The reason is because there are some very vocal posters on this forum with strong biases towards particular companies most notably Never Summer and Bataleon (in the case of Milo's recommendations, Capita). Now it's true all of these companies make some great boards but they def aren't the only source of good boards so I would take the recommendations you get here with a bit of a grain of salt. Check out some other sources to balance out the NS/Bataleon lovefest like BurtonAvenger's blog or Shayboarder's blog. There are lots of good boards out there.

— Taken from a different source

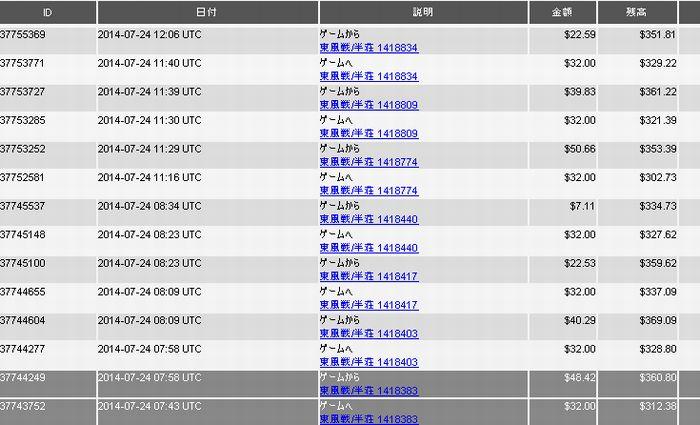 0724_収支表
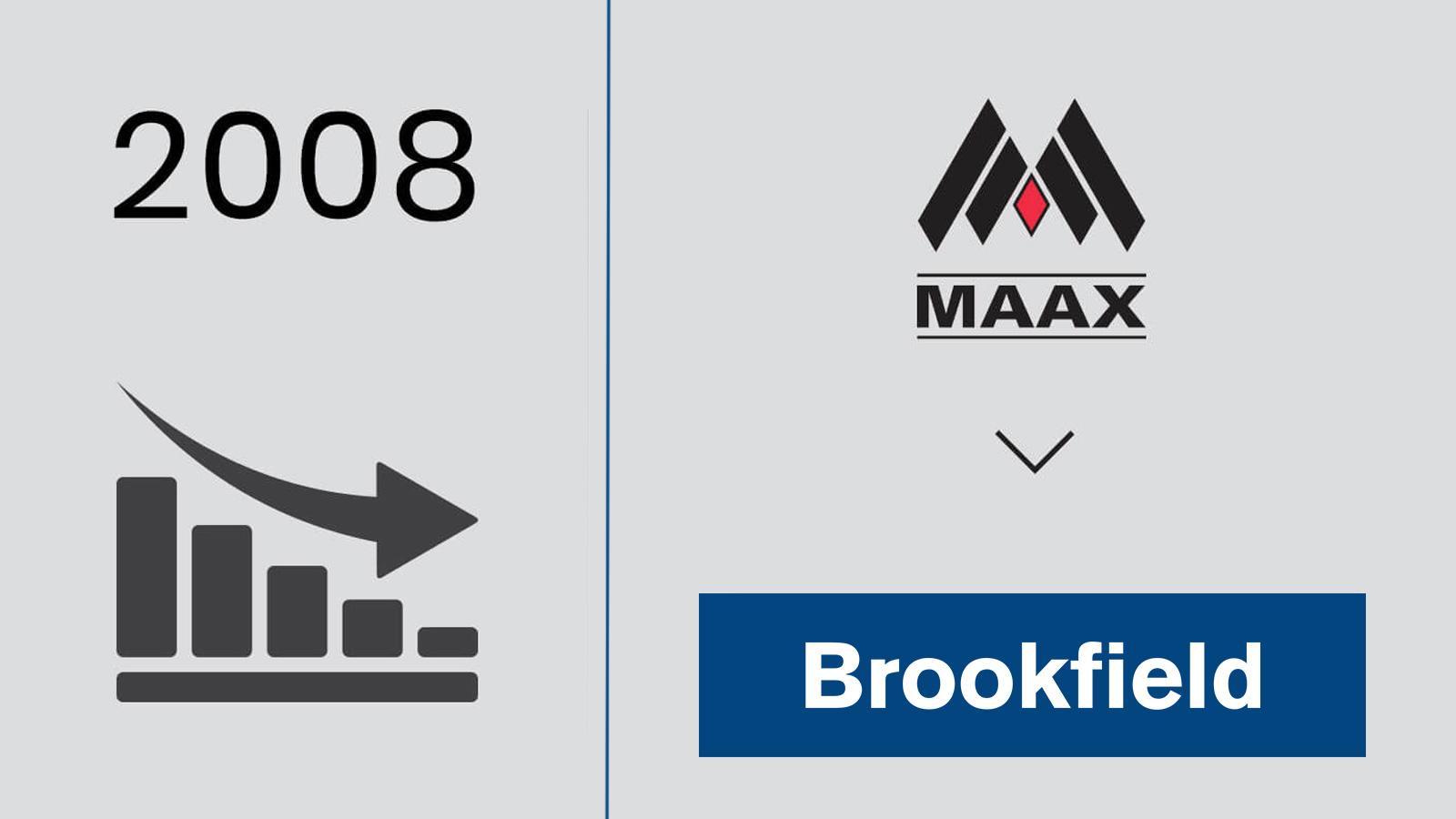 MAAX History 2008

P.S. Magnetraction is amazing for east coast. I love it.


----------



## djsaad1 (Nov 7, 2008)

For what you ride I would look at something with c2 btx since it will be more stable at speed. The danny kass c2btx is supposed to be a great board this year and the trice has gotten a lot of praise too. Also you don't think you would want the extra stiffness of a custom x over a custom?


----------



## walove (May 1, 2009)

carbon credit is a solid board for $400, made in the usa too. Capita indoor flat kick retails for $400 too and has got good reviews as an all mountain board. Both boards use a cheaper fiberglass to cut cost then the boards are reinforced with carbon strips to stiffen them up. bang for you buck boards are the future.


----------



## Grasschopper (Jan 7, 2010)

I just picked up my wife a '10 GNU CC new at local shop for $279.30 (30% off) and I ride a LT T.Rice C2 BTX. Magne-Traction is the real deal on ice (is that the thrid or fourth time someone posted that in this thread?). I would go for the GNU if that is all your budget will allow but would want to pay less than full retail.


----------



## Guest (Jan 21, 2010)

Are you looking for just the deck or a package? I work at a shop in Northern California and the CCS has definitely been my #1 seller. It's the same thing as the GNU Carbon High Beam, that is no longer. But this year the list price is $40 lower. BTX is the way to go. If you are getting a new package, local and online shops will definitely hook you up with 15-30% off.


----------



## Lians60 (Jan 28, 2009)

bryantp said:


> backcountry.com has tons of Burton Customs


Im looking for a 2009, were you referring to 2009's cause all i can find is 2010. If so can you please send me a link? Thanks.


----------